• **TEXT PASSAGE**:
%%

Regex pattern: (,)|(\([^()]{0,20}\))
Intuition behind this pattern:
(,)
looks for all commas. These are stored in capturing group 1.
(\([^()]{0,20}\))
looks for all parentheses with at most 20 characters in between. These are stored in capturing group 2.
We can then find all matches from group 1 only to exclude those commas within parentheses of length 20.
Now to find the indices for these matches, use re.finditer() combined with Match.start() and Match.group() to find the starting index for each match from group 1:
import re
string = """Get index of this comma, but (not this , comma). Get other commas like , or ,or, 1,1 2 ,2.
(not this ,) BUT (get index of this comma, if more than 20 characters are inside the parentheses)"""
indices = [m.start(1) for m in re.finditer('(,)|(\([^()]{0,20}\))', string) if m.group(1)]
print(indices)
# > [23, 71, 76, 79, 82, 87, 132]
print([string[index] for index in indices])
# > [',', ',', ',', ',', ',', ',', ',']
m.start(1)
returns the starting index for group 1 matches. Since re.finditer()
returns matches from all capturing groups, adding if m.group(1)
requires that a match is found for group 1 (matches from other groups are None
).
Edit: This ignores parentheses with 20 or fewer characters inside, which is not consistent with your first statement but is consistent with what the example explains. If you want less than 20, just use {0,19}
.

%%

• **STORED DATA**:
%%

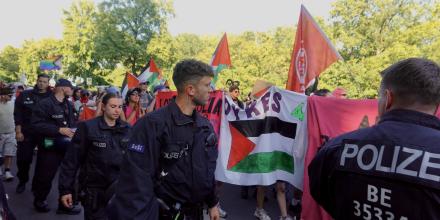 Protesters at Berlin's queer pride march walk along a street behind a big banner with the word 'Dyke' and a Palestine flag visible. In the foreground, a line of police officers walks alongside them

%%

• **QUESTIONS TO ANSWER**:
**A)** Please explain, in one to three sentences, why the regex answer adds the condition if m.group(1) when building the list of indices.
**B)** According to the regex answer, what should you use instead of {0,20} if you want fewer than 20 characters inside the parentheses?

• **RESPONSES PER TASK**:
**A)** The condition is there because re.finditer() returns matches from all capturing groups, not only group 1. Requiring m.group(1) keeps only the matches where group 1 was found. Matches from the other group have None for group 1 and are left out.

**B)** {0,19}